— Start Page text —

And yes, DRAM chips have internal voltage regulators. Don't know if
those are charge pumps, but it seems that it is sometimes desirable to
change power supply voltage from the JEDEC standard. ISTR that it was a
lower voltage that was needed, so likely just a pass transistor.

And there is more: I just read PC memory controllers use 'thermal
throttling'. How and when is unclear, but it seems to be 'better' not to
run the chips at full tilt all the time.


Thomas

 

[AZ Nomad]

Roger Bourne wrote:

Not so unlikely. A 512 MB DIMM has 4G transistors in the memory array
alone. Add to that sense amps (gated power), drive and decode, and

Yes, but most are isolated and drawing no power at all. Dynamic memory
isn't anything like static ram where every cell is connected to power.

 

[Iwo Mergler]

Hello all,

Does anyone know if DDR SDRAM modules (or similar modulars) use
internal charge pumps (to boost up the power supply of core modules)?
The reason why I ask is that I am interested in DDR SDRAM's leakage
current values. Someone mentioned (in another ng) that there may
internal charge pumps. Hence, if there is a CP in the DDR SDRAM,
killing the clock and grounding/vdding all other data inputs will not
*make* the leakage current drop to the *correct* order of magnitude, if
the CP is enabled and has its own local (ring) oscillator. *Correct*
order of magnitude (for a typical IC) being sub-uAs.

— End Page text —

▶ _What is asked_:
1: In the DRAM forum thread, what technique do PC memory controllers reportedly use?
2: Please write the next part of the DRAM forum thread, carrying on after its final sentence.
The records have no connection to the DRAM forum thread.

— Start Listed records —

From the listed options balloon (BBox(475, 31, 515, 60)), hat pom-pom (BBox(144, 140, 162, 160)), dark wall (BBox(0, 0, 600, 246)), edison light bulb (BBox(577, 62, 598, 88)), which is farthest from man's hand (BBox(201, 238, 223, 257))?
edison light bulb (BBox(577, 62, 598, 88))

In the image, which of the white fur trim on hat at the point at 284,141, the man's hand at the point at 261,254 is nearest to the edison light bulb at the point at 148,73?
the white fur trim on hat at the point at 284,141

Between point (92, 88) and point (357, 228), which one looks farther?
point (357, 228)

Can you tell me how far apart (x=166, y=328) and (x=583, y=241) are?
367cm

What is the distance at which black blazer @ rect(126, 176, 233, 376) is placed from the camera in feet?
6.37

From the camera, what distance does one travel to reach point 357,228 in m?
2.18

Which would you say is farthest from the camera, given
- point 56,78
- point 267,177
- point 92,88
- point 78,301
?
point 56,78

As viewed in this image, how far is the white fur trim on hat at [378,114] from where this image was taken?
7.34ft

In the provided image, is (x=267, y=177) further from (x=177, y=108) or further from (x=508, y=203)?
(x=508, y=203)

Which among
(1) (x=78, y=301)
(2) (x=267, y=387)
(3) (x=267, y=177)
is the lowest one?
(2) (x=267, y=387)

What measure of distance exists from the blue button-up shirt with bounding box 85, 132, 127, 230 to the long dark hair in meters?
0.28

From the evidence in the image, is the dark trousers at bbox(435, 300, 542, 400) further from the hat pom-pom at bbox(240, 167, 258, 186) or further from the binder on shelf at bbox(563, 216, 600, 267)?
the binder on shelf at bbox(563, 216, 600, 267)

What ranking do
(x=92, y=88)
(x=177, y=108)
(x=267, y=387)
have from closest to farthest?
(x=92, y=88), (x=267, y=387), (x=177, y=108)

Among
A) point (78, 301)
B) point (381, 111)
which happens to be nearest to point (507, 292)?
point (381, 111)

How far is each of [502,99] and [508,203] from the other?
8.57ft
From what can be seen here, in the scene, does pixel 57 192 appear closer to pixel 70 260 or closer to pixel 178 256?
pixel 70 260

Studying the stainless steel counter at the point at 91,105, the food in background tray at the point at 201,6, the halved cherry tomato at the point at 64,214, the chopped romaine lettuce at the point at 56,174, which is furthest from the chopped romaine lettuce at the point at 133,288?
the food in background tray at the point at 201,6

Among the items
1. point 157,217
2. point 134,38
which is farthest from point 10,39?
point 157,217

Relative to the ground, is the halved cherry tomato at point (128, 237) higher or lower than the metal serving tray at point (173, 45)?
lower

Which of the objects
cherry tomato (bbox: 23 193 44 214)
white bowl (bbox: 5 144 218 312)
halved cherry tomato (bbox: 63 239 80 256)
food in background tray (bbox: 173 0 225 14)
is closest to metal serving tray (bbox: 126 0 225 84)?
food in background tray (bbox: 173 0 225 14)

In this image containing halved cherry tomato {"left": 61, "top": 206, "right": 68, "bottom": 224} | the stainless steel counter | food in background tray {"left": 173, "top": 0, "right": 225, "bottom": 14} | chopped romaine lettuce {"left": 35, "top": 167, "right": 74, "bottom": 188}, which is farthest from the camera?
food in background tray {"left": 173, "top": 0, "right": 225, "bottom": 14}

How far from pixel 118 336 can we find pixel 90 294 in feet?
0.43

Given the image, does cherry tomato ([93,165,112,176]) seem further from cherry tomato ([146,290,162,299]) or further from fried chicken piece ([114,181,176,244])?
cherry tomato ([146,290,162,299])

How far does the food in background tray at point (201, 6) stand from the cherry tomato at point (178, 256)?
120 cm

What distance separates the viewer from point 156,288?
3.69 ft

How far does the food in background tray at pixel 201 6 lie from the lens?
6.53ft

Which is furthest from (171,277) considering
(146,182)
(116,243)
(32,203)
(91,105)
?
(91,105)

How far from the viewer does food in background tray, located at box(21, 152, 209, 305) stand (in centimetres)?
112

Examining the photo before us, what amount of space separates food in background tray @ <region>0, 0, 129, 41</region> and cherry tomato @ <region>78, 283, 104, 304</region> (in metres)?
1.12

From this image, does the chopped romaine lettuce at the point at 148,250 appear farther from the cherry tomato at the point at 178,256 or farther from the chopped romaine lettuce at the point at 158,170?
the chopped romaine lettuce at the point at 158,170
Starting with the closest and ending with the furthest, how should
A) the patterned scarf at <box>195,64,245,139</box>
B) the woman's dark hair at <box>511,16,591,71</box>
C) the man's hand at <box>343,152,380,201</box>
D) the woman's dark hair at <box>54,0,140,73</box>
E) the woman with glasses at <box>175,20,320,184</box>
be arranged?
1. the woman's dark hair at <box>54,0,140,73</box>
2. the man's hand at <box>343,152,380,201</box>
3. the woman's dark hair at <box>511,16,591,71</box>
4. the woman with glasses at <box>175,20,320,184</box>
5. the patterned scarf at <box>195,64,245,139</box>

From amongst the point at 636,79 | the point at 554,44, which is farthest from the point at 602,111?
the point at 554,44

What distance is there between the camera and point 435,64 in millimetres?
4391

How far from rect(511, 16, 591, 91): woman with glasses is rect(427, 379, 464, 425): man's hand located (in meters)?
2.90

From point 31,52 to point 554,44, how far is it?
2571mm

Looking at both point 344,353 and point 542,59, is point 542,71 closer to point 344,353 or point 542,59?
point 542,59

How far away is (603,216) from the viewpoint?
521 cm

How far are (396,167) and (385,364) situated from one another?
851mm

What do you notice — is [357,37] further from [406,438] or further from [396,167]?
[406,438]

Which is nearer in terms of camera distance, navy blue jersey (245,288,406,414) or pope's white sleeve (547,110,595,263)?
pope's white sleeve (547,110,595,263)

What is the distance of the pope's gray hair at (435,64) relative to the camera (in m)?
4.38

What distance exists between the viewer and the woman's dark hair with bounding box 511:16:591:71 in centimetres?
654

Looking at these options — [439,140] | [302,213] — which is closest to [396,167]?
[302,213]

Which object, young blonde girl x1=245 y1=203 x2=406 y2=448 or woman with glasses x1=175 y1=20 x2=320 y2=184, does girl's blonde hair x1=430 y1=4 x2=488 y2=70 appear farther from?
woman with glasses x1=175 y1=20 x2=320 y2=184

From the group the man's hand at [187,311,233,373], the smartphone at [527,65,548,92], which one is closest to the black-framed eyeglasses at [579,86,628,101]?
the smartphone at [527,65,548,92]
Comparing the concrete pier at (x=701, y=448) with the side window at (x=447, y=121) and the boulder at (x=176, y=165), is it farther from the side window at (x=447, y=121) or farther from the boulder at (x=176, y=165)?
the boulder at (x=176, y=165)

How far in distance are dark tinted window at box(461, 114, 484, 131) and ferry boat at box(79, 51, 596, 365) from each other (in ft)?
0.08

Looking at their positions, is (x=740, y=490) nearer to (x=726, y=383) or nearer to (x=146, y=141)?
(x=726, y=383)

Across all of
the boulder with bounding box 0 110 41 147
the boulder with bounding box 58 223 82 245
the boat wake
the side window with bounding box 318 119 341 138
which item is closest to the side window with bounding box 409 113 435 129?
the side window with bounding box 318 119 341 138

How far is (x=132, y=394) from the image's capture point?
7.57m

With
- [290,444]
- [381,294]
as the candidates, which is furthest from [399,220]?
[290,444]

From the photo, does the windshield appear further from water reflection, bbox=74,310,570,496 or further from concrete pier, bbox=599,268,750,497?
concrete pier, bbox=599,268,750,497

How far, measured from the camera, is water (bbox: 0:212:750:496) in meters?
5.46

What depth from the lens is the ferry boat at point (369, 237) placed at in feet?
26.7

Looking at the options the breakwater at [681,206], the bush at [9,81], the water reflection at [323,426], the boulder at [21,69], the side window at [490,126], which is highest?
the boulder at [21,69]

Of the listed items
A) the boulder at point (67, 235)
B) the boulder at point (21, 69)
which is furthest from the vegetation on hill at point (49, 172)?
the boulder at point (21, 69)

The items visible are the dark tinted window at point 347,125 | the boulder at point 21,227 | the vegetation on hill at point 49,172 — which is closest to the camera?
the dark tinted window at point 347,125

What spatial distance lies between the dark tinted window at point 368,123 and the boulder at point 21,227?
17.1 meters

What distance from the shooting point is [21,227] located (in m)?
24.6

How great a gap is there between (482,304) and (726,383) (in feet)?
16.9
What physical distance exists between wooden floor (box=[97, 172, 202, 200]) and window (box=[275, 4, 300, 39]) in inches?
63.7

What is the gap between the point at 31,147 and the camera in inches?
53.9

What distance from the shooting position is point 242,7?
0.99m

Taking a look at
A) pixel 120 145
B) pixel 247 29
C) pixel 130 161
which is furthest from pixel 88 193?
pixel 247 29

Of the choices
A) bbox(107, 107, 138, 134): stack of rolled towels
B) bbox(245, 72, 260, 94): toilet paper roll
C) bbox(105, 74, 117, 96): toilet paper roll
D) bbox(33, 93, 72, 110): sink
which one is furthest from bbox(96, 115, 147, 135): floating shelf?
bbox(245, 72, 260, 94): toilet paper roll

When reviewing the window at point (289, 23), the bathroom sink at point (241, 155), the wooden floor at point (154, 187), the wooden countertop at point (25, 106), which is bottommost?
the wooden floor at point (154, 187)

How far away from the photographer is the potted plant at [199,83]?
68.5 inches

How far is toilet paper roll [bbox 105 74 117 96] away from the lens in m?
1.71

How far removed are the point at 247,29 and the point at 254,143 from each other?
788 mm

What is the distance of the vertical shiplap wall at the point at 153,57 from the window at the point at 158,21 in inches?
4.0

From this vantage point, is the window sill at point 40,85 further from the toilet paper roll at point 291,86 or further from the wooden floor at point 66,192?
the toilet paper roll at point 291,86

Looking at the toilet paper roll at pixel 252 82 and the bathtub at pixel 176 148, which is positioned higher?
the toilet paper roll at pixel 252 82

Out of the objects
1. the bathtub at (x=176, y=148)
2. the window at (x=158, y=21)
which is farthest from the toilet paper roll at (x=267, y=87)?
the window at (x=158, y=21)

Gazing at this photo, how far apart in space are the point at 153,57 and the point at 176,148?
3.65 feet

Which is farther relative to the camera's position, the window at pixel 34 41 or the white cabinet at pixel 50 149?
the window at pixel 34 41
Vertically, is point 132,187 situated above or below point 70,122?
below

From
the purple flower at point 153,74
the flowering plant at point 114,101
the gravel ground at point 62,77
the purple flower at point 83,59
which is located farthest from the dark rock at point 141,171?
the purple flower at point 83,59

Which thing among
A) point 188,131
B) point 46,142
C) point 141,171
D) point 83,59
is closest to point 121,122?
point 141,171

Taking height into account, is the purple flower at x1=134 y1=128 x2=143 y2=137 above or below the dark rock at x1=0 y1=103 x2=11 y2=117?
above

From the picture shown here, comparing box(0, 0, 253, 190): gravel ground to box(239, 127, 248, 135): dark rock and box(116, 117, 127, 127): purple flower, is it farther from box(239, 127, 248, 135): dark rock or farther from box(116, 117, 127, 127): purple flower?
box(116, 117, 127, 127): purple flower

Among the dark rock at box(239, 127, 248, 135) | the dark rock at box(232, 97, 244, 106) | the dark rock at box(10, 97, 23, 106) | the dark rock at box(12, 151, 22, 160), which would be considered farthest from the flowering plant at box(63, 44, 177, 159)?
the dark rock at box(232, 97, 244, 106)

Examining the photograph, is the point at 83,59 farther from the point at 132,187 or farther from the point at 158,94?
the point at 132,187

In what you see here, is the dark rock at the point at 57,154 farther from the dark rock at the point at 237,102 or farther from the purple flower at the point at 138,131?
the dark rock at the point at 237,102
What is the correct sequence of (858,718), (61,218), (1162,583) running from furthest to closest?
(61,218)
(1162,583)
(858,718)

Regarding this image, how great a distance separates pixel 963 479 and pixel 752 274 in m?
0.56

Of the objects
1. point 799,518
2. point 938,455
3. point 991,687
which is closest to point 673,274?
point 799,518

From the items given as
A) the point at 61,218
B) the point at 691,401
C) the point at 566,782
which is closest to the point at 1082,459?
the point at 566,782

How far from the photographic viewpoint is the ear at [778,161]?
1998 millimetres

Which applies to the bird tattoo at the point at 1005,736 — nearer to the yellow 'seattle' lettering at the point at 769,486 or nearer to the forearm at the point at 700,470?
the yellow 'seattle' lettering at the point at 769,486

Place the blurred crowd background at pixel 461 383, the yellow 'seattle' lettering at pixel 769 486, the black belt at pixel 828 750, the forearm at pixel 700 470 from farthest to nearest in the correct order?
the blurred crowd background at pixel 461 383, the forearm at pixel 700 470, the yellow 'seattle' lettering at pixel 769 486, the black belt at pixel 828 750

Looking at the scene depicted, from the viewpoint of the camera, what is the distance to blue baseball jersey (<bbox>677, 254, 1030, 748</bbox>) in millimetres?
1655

— End Listed records —

▶ _Solved tasks_:
1: Thermal throttling.

2:
If anyone knows of a typical value of the LEAKAGE CURRENT of DDR SDRAM
module, it will be much appreciated. In datasheets, I was only able to
locate the MAXIMUM INPUT LEAKAGE CURRENT parameter ([-5uA to +5uA]).

P.S If a DDR SDRAM DIMM has 184 pins and most of the pins are data
pins, then the TOTAL INPUT LEAKAGE CURRENT can accumulate up to ~920uA
(theoretically). This is a pretty impressive leakage conssumption! Can
this be rigth ?

Please advise
-Roger

I'm not in the SDRAM business, so take this with a grain of salt.

Charge pumps are normally only used in floating-gate devices
(FLASH, EEPROM, ), where it is required to tunnel charge into
the gate. This takes a higher voltage.

Leakage is unrelated to the presence or absence of a charge pump.
It depends on the technology node and on special measures taken
by the manufacturer (e.g. dual-gate transistors). As a rule of thumb,
the leakage at 90nm is three times worse than at 130nm. I don't
think SDRAM has made it to the 64nm process node yet.

The crossover where leakage and dynamic power are equal is
somewhere around the 90nm node. Baring any special tricks,
I'm guessing that current DIMMs have around 500mA leakage
power consumption.

You can probably measure the leakage by powering the DIMM
without providing a clock. You may have to start a transaction
and stop midway to go around some power saving tricks.

Kind regards,

Iwo

I'm guessing that current DIMMs have around 500mA leakage

You mean "500uA" rigth ? It was a typo. It has to be a typo!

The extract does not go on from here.